Ok. By the way, If I may suggest, it would be a nice feature, and backward 
compatible. As the id is an implied column and you must specify it explicit 
when making references, I think it it would be even more consistent to 
specify a table, the id would be implicit in both cases.

Regards,

On Monday, January 3, 2011 11:23:46 PM UTC-2, mdipierro wrote:
>
> The error is in the example. IS_IN_DB *never* accepted a table as 
> second argument. 
> Sorry for the confusion. Will fix the example. 
>
> Massimo 
>
> On Jan 3, 6:25 pm, Fabiano - deStilaDo <[email protected]> 
> wrote: 
> > Hi, 
> > 
> > from validators.py: 
> > 
> >  342 class IS_IN_DB(Validator): 
> >  343     """

To do:
a) In the IS_IN_DB message, translate the sentence "The error is in the example." into Spanish.
b) From the IS_IN_DB message, reproduce word for word the passage that begins at the words "Ok. By the way, If" and ends after the words "fix the example.".
c) Condense the paragraph of the IS_IN_DB message that opens with "Ok. By the way, If I may suggest" into one or two shorter sentences, keeping its main points.

Input data:
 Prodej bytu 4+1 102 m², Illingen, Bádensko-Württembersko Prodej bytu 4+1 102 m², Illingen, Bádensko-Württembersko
--
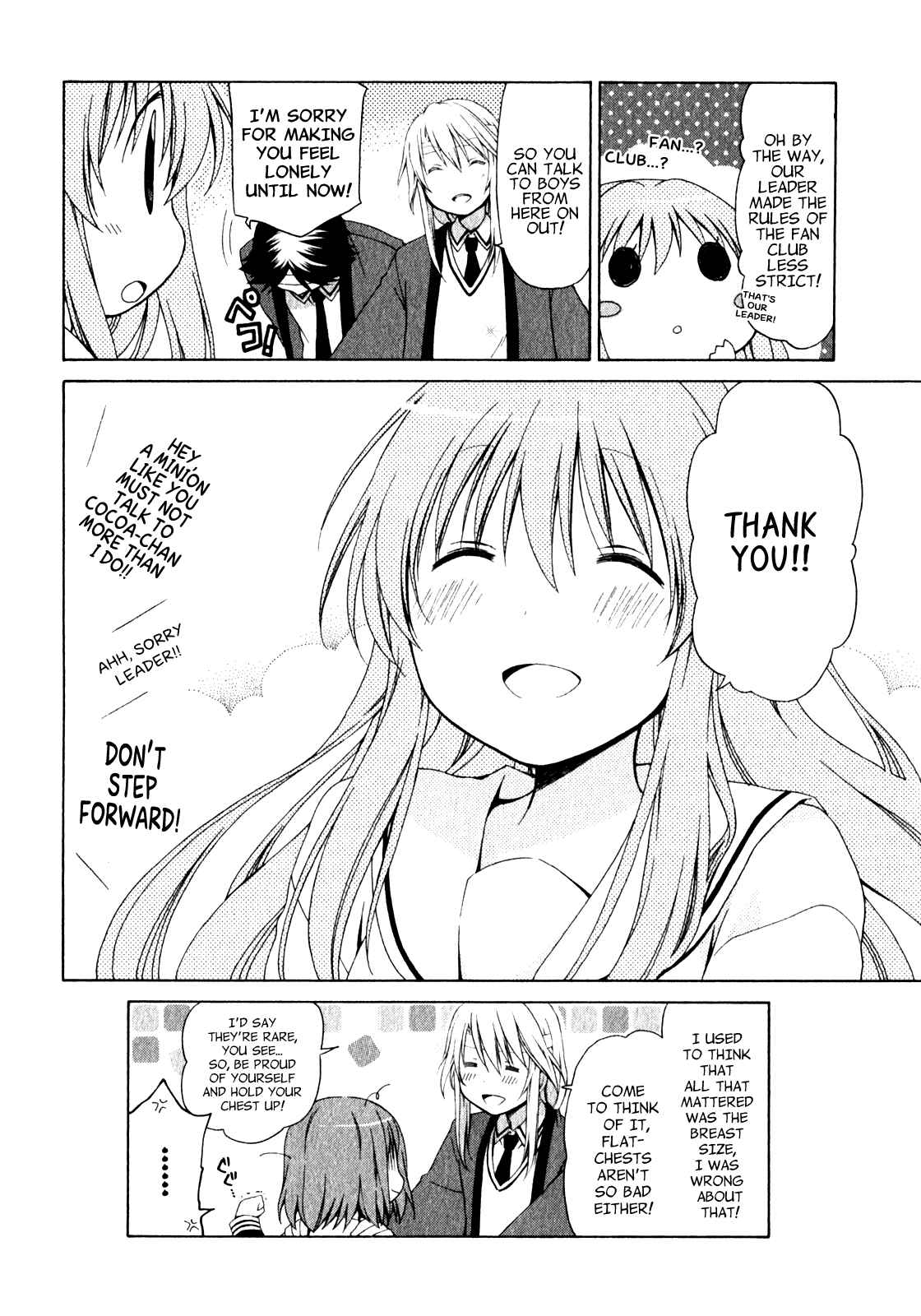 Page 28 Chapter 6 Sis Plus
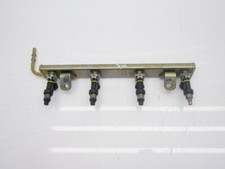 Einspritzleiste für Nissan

Results for the exercise:
a) El error está en el ejemplo.

b)
Ok. By the way, If I may suggest, it would be a nice feature, and backward 
compatible. As the id is an implied column and you must specify it explicit 
when making references, I think it it would be even more consistent to 
specify a table, the id would be implicit in both cases.

Regards,

On Monday, January 3, 2011 11:23:46 PM UTC-2, mdipierro wrote:
>
> The error is in the example. IS_IN_DB *never* accepted a table as 
> second argument. 
> Sorry for the confusion. Will fix the example.

c) The writer suggests a nice, backward-compatible feature: allowing a table to be specified. Because the id is an implied column yet must be given explicitly in references, accepting a table would be more consistent, with the id implicit in both cases.